Since the start of Run 3 the demand for n-tuples increased dramatically, with 22k samples created in 2025 alone, which led to significantly increased workload on Grid resources, notably storage, while intensifying operational requirements. Meeting this scaling challenge has led to increased automation with sensible checks and balances to ensure resources continue to be used efficiently and responsibly.
Analysis Productions rises to the challenge with a comprehensive suite of capabilities. A feature-rich web interface provides a user-friendly platform for browsing continuous integration test results and managing LHCb's extensive collection of n-tuples, substantially reducing prototyping overhead for analysts.

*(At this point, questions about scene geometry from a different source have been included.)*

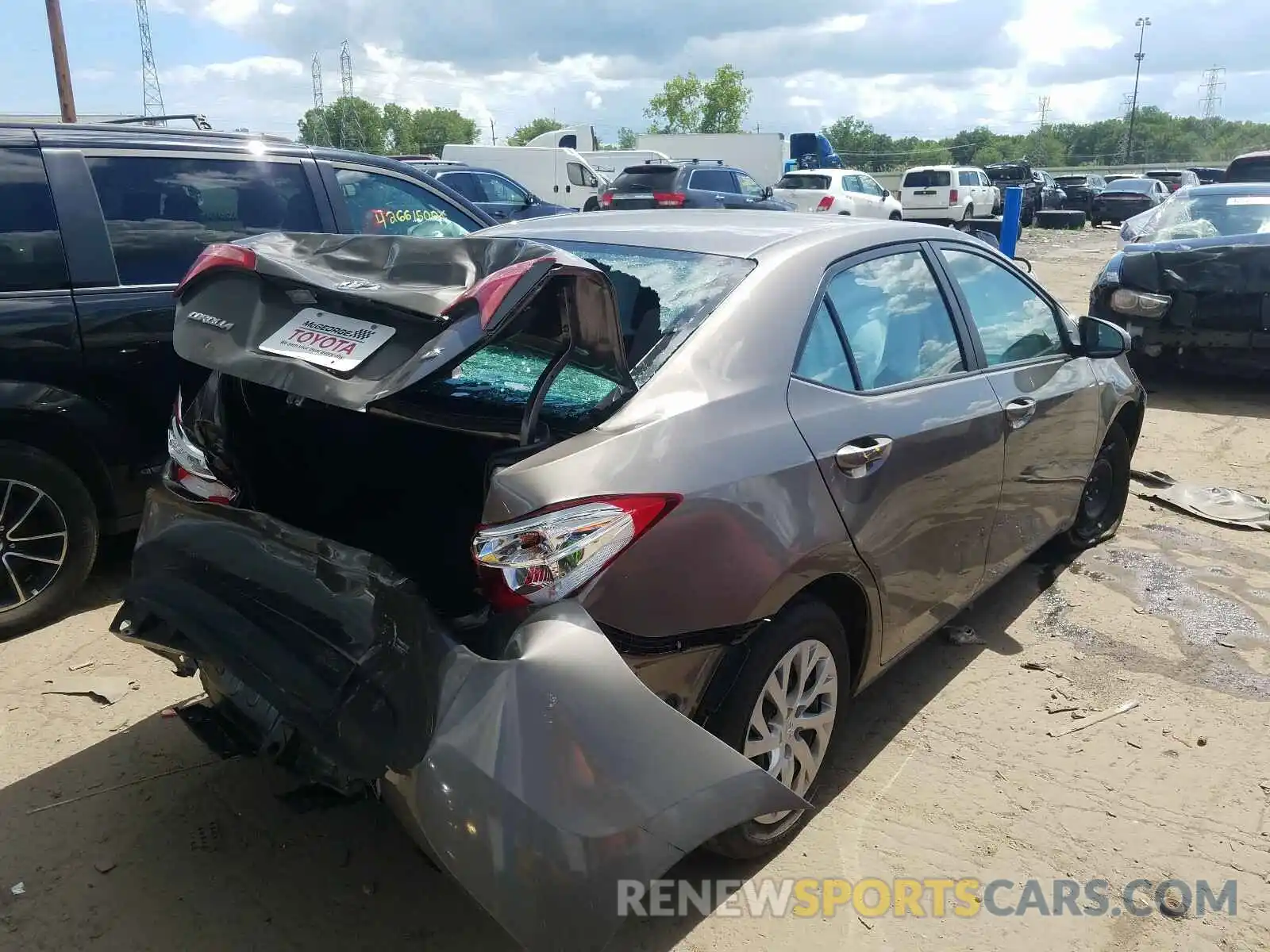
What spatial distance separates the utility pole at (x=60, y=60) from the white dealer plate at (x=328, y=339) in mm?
16228

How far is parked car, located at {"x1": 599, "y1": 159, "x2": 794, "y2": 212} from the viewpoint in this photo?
1862 centimetres

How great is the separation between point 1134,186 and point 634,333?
32.3 meters

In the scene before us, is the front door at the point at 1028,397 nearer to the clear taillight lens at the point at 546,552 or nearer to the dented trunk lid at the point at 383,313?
the dented trunk lid at the point at 383,313

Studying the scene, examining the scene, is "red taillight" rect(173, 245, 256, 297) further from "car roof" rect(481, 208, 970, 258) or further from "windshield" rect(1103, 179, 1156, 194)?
"windshield" rect(1103, 179, 1156, 194)

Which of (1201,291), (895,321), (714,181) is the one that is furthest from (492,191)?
(895,321)

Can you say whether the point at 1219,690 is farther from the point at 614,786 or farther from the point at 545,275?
the point at 545,275

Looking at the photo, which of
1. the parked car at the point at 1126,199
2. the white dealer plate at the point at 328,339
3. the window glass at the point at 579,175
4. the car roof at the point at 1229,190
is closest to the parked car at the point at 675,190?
the window glass at the point at 579,175

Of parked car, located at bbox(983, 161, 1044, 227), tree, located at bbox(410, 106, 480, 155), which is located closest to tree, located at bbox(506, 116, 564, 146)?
tree, located at bbox(410, 106, 480, 155)

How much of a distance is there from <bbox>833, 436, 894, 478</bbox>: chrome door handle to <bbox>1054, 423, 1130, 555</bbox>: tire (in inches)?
95.2

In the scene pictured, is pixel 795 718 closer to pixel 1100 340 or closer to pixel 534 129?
pixel 1100 340

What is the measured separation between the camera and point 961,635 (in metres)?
3.99

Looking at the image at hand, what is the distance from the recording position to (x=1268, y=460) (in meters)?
6.44

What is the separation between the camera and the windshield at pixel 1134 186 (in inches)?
1144

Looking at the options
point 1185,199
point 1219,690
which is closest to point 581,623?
point 1219,690
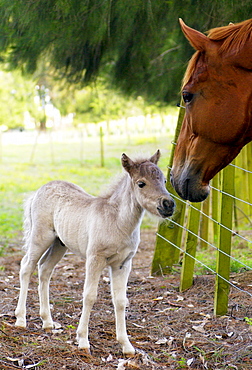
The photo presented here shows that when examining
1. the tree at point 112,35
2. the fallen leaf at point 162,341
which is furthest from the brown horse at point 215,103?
the tree at point 112,35

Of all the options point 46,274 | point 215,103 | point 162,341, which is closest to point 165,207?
point 215,103

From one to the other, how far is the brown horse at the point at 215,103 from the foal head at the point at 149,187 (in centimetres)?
70

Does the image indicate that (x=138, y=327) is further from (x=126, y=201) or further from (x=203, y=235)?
(x=203, y=235)

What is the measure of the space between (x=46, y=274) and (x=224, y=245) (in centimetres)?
163

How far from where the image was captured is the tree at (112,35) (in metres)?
4.61

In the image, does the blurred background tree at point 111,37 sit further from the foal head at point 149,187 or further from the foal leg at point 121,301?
the foal leg at point 121,301

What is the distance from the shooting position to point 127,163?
Answer: 339 cm

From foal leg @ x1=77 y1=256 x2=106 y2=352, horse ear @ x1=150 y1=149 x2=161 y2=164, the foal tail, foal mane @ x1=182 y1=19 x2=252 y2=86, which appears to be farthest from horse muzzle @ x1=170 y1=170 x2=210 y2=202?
the foal tail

Beyond standard LHCb n-tupling workflows, the service supports configuring and running custom n-tuple filtering and transformation steps at massive scale with ROOT RDataFrame, among countless other possibilities.
To ensure responsible storage utilisation, sample lifecycle management features provide accountability for working groups and sample owners to ensure timely cleanup of obsolete n-tuples, with automated role and permission assignment through LbFence (Glance) integration.
Finally, preservation by default ensures permanent metadata retention with automatic archival to tape storage for n-tuples linked to a publication, safeguarding long-term reproducibility.
This talk demonstrates how Analysis Productions functions as a production-ready exascale analysis facility, minimising operational burden while providing an intuitive, continuously evolving interface for analysts and working groups to seamlessly produce, monitor, access, and manage n-tuples for their analysis.